Drought: Village of Red Oily Water; Residents With Eosinophilia, Kidneys High on Lead, Iron

\'We know the water is bad. There’s a layer of some oily red substance on the surface... But it’s all we have.\'

Published: 22nd April 2016 11:38 PM  |   Last Updated: 23rd April 2016 09:42 AM   |  A+A-

PHULPADA: The asphalt road from the block HQ of Narasinghpur cut through parched farmland before it takes a sharp turn into Phulpada village. It is a hot April day and any stranger out in the sun, be it a drought reporter, a hapless babu on a punishment assignment, can feel the furtive looks of villagers from windows and doorways.

The black-topped road soon tapers off into a dusty street where a deserted tube-well greets us. To its left is a hut, with no semblance of any human presence. The door opens into a small yard beyond which is a two-room concrete house. It is locked. To the left is a mud-thatch room with walls only on two sides separated from the verandah by bamboo sheeting.

Resting on the floor is Rabindra Behera, the skin stretched tight over his ribs and joints swollen as his wife Pramila helps him sit upright. He looks like a ghost.

For the past five years, Behera has been trying to understand what’s got him. Doctors at Baramba, about 30 km away, told him he has a high eosinophil count. The meds did not help but the money dried up.

A daily wager, Behera sold his cattle, and then the land. With treatment expenses rising, he sold off the two-room house to his second son-in-law. So he and his wife now live in this half-walled room by the yard. The monthly pension of Rs 300 from the government is the couple’s only source of livelihood, forget medical treatment.

“Can you get me an old age pension card too?” Pramila pleads, her sense of dignity holding her back from tears.

Five years and a fortune down the drain, 60-year Rabindra still does not know he ended up with chronic kidney disease (CKD). “They say, it is the water,” he says.

It’s called interstitial nephritis.  Not something Phulpada’s residents can make anything of but it’s a curse they trace to the water they drink.

CKD is endemic in this part of Cuttack district, barely about 125 km from Bhubaneswar. The ground water is high on lead and iron, but the only source of drinking water are the tube-wells. There are half a dozen of them in Phulpada.

Bhikhyakari Behera is the village bard. “We know the water is bad. There’s a layer of some oily red substance on the surface of the water. But it’s all we have,” he says.

The villagers of Phulpada speak like it’s inevitable that they too will end up like Rabindra Behera soon. A fortnight ago, two young men perished to CKD. Bijay Panda of SHARP, a local NGO that is helping the villagers get basic diagnostics and treatment, says at least 882 villagers were registered at the Kanpur community health centre showing symptoms of CKD since 2013. At least 288 of them have died, he says. The government keeps no count.

Meanwhile, as the villagers of Phulpada jostle at the wells of red oily water, the Mahanadi, Odisha’s largest river system, flows quietly about 2 km away. The water level in the river has dropped drastically. “Getting water from pits dug into the bed of the Mahanadi is our only option but the government has not been able to find a solution to our water needs,” rues 70-year-old Raghunath Behera.

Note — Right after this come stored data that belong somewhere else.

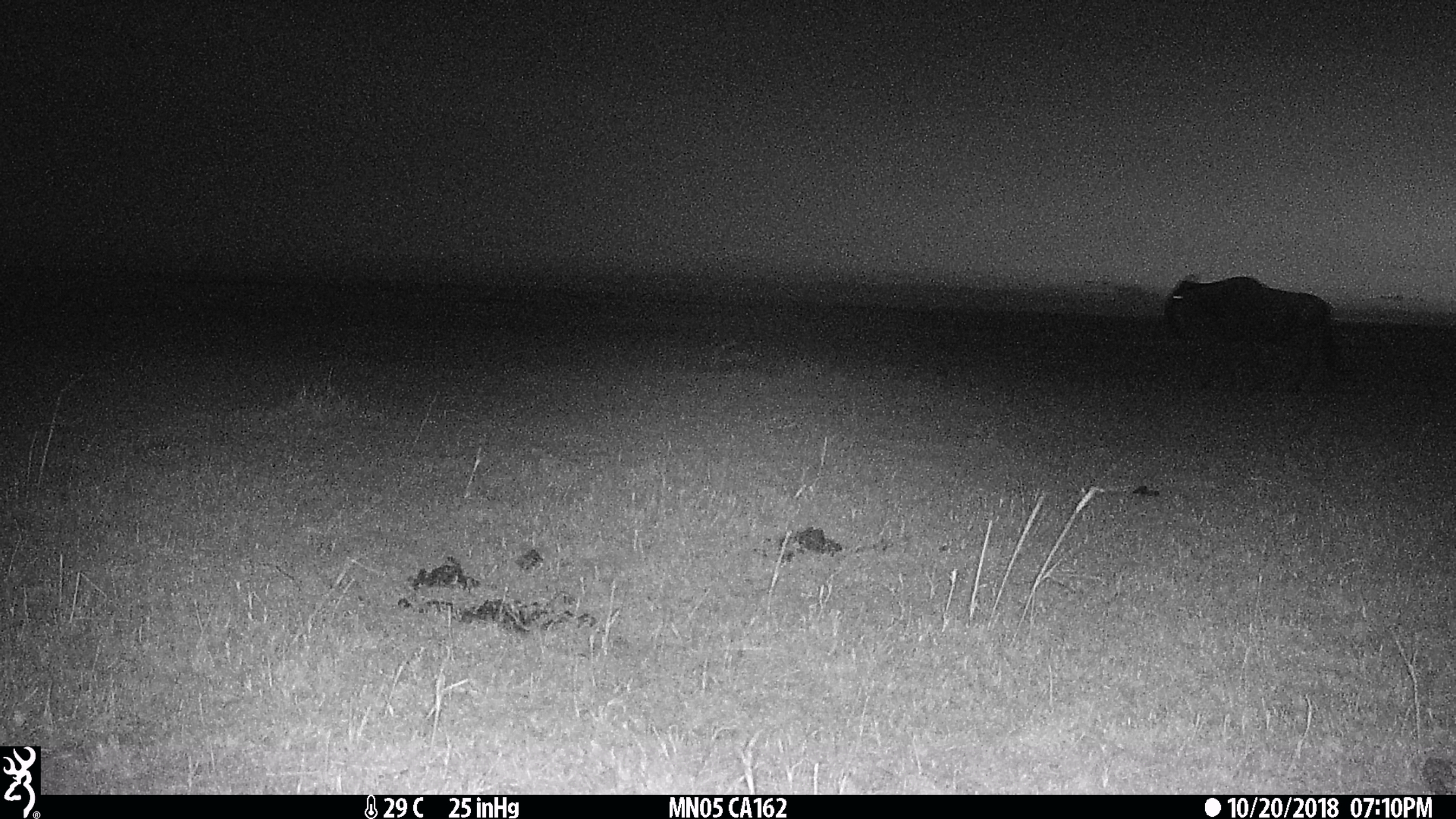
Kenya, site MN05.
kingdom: Animalia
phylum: Chordata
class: Mammalia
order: Artiodactyla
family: Bovidae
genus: Connochaetes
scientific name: Connochaetes taurinus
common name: blue wildebeest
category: wildebeest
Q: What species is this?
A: Wildebeest (blue wildebeest) (Connochaetes taurinus).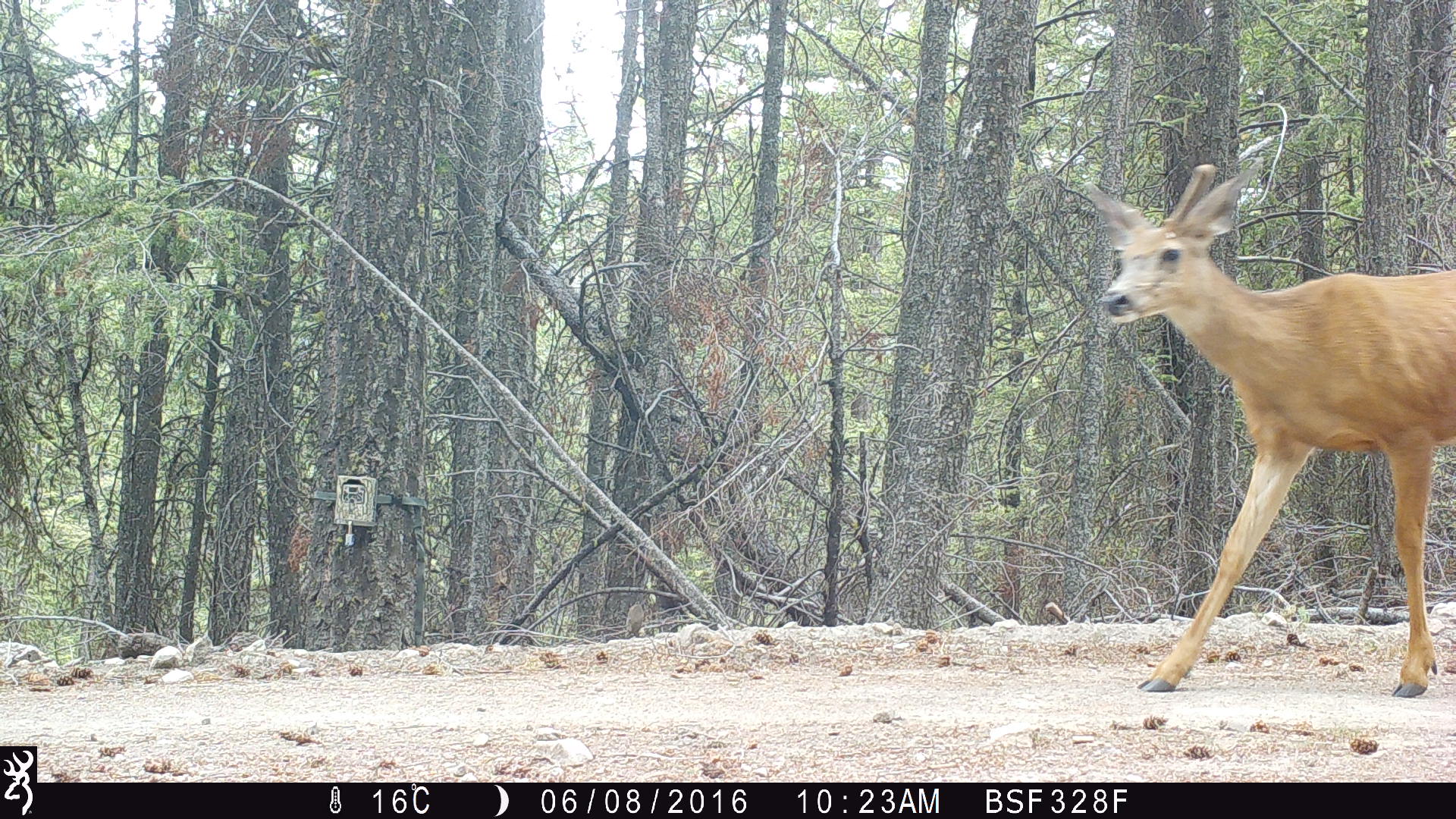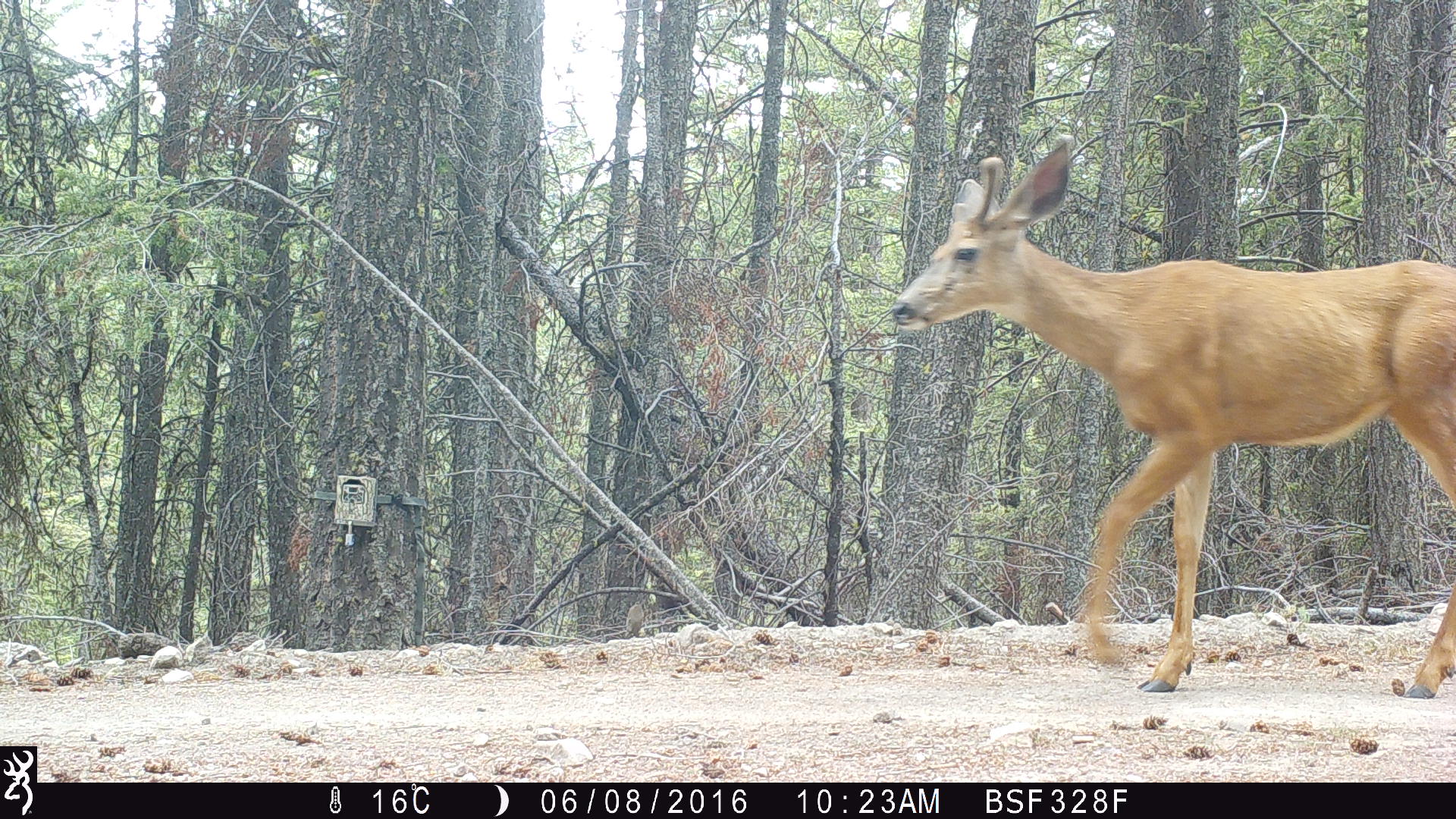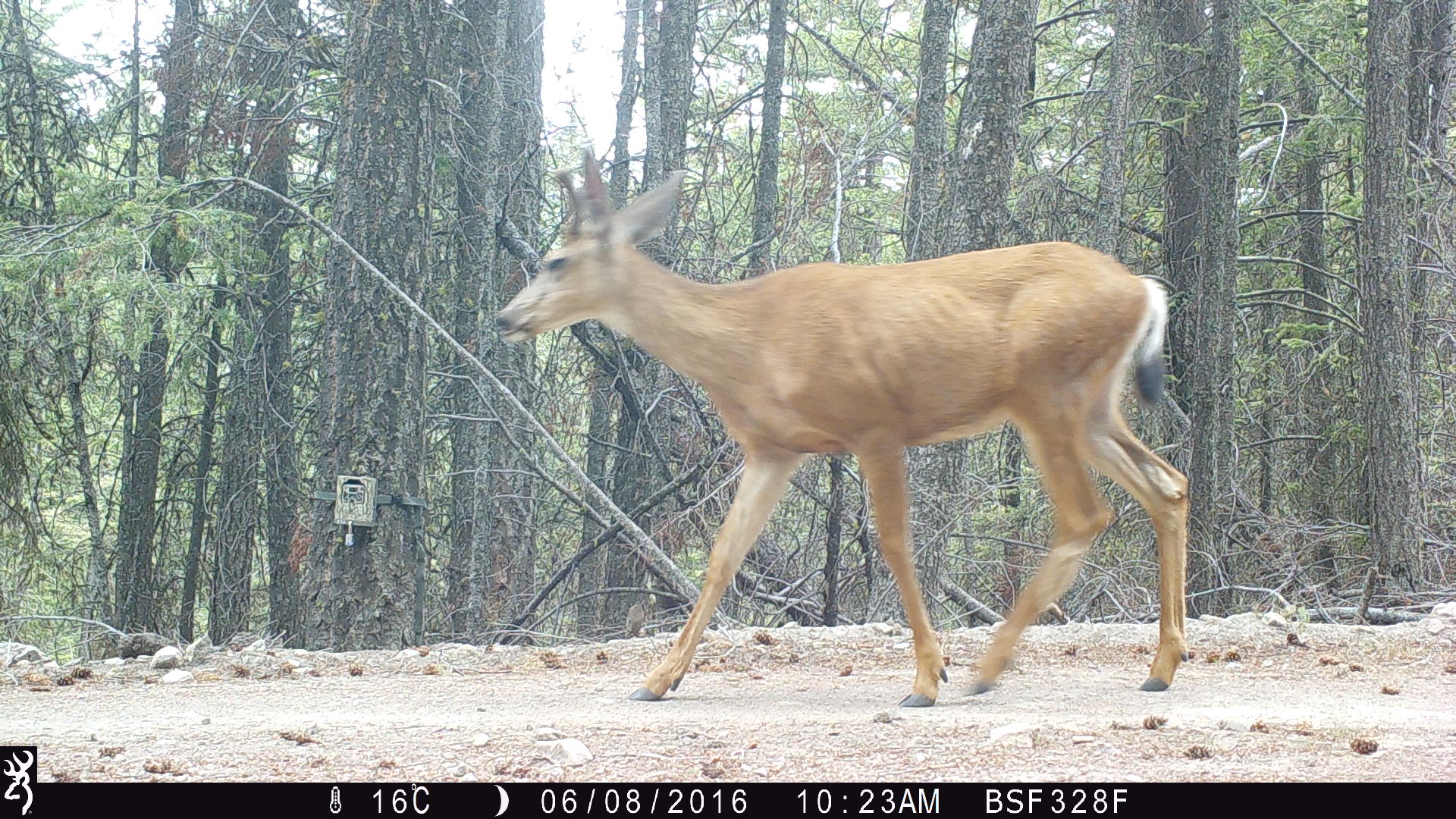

The Indian Council of Medical Research (ICMR) sent a team to this part of Odisha last year to assess the situation so that it can to start a surveillance project. But that is stuck over funding issues. The State Government has approved a Rs 138 crore mega project for piped water supply to Narsinghpur block from the Mahanadi but that too has not taken off.

Meanwhile, a drought update: Phulpada’s six stand-posts have run dry because over at Berhampura, a kilometer away, someone with the financial resources has sunk a deep bore-well and sucked up all the water.  So now, no water reaches the BPL families of Phulpada.